In the second small example, we talked about optimization, but there are often unwritten assumptions during optimization. The optimization environment and goals that need to be optimized are immutable, but they will change in real life. You give me a goal and indicators to let me do it. I do it halfway to suddenly change this indicator. This is not okay, it can happen in the actual process. For example, in the winter in the north, the road must be salted and frozen. Different countries have different laws. For example, in the United Kingdom, there is a law. A road in two hours must be salted as long as the weather forecast says that the pavement temperature is below 2 degrees. Now there is a specific problem. I have a team. There is a network of roads A. How the team dispatches the cars and allows all road networks to go through within two hours. All kinds of restrictions here make the actual problems not found in operations research or math books. The mathematics says: Suppose the truck's capacity is Q, but the problem we see is that a government, a small team, and 11 cars, and the road conditions can not assume that the car moves forward at an even speed, especially in winter. . You have 11 cars, make a schedule, leave 10 cars in half, and 1 car is broken, but you still have to complete the task, how to complete it dynamically, the mathematical optimization method can not be solved, we still use Evolutionary algorithms, algorithms inspired by nature can solve this complexity problem.
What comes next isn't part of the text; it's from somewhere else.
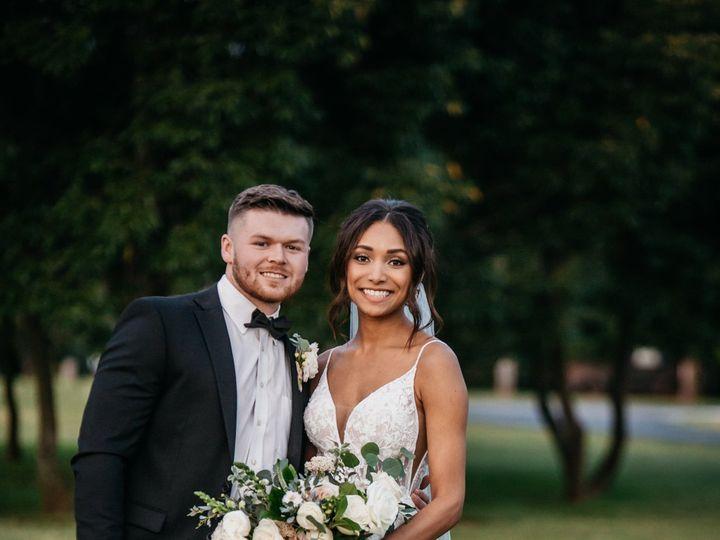 Tmx 200911 239 Bw 51 1988259 160210111046403 Chatham, IL wedding photography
The third small example, talk about multi-objective optimization. “More, faster, better, and better†is the slogan of the 1970s. Everyone likes to say it, but it's hard to do it. It's more, faster, better, and provincial. It can't just look at an indicator. It needs several indicators to meet at the same time, as a decision maker needs Selecting various compromises is a typical scenario for multi-objective optimization.
A specific example is the unmanned system. The unmanned system really depends on the software being controlled. Whether you buy a software system or develop a software system yourself, you must demonstrate that the software system is correct. Then you need to do software certification. If you can't prove it, you need to do software testing. All kinds of environments need to be tested. But one key point is that it is impossible to make all the possibilities possible. In the limited resources and limited time, testing each module of the large software system maximizes the test accuracy of the system, and allocates limited people and limited money to the large software module. The goal is the overall software accuracy. The highest, these need to use evolutionary computing methods.
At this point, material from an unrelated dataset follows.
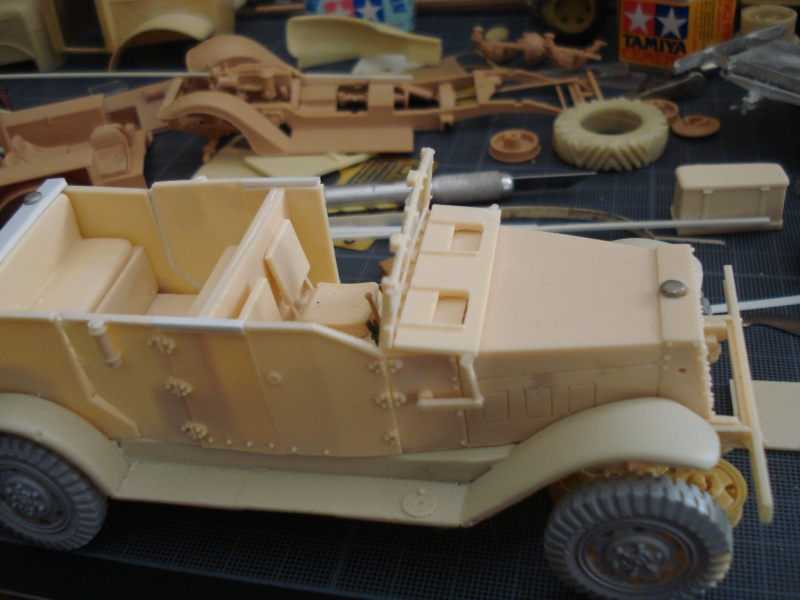 montage kit 1/35 scout car T7  - Page 2 Dsc06832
What is the relationship between evolutionary computing and robotics?
Finally, we talk about the relationship between evolutionary computing and robots. In this field, there is a branch called evolutionary robots. The world’s creatures, including the human brain, have evolved. Since the brain of the biological community can evolve, why can't the robot evolve?
One of the benefits of designing a robot with an evolutionary approach is that it can simultaneously design the robot's control system and the robot's shape. Most of the time the research in these two fields is done by people from different disciplines, some doing machine learning, and some doing robotics. But in fact, we should combine the design controller with the group that designed the control form and should not be separated.
For everyone to do a simulation experiment, this is to manually construct a swimming line diagram. In this section of the line chart, each section is the same, except that there is a head on the left, a tail on the right, the middle of each section is the same . I want to do a very simple experiment, design or evolve a line chart, swim, swim from A to B, the sooner the better, but I do not tell this line chart should swim. I don't have any additional information here to tell this line chart how to swim. Just tell you this task. You swim from A to B. You can swim straight and swim as fast as possible. How to control this line chart? Each section of the line graph controls the movement of neurons, which is related to the location of the neurons in the neural network. There are round holes in this line graph, and the neurons are distributed in the physical positions of the circular holes. I evolved a line graph that originally did not understand anything. It was from A to B that evolved the controllers on the neural network. In another experiment, I artificially shifted the line graph on the left side of this line graph to the right, not one's own biased, artificially biased, and the right one's line graph was shifted to the left, not straight. I do this experiment, the same task is to travel from A to B, the same goal, the faster you swim the better, the method is to use evolutionary methods. It is to swim slowly, which swims quickly, and the survival of the fittest is passed on to the next generation and passed on from generation to generation. I want to see how these two sets of experiments come out of neural network control. You will find it very interesting. In the first case, when the line graph has not changed, the shape is still straight at the beginning. The last evolved neural network is the figure in the lower right corner. The red dot is the position of the nerve. symmetry. People don't tell it anything at all. The only feedback is to swim fast and slow. The upper left corner is a line drawing of the initial painting. How to swim is random, and it begins to play in the water. Longer time, after 1190, it found a very fast swimming thread. In the second case, I change the shape of this line graph and use this dotted line to represent it. The structure of the neural network just complements this morphological defect to see if you are left or right.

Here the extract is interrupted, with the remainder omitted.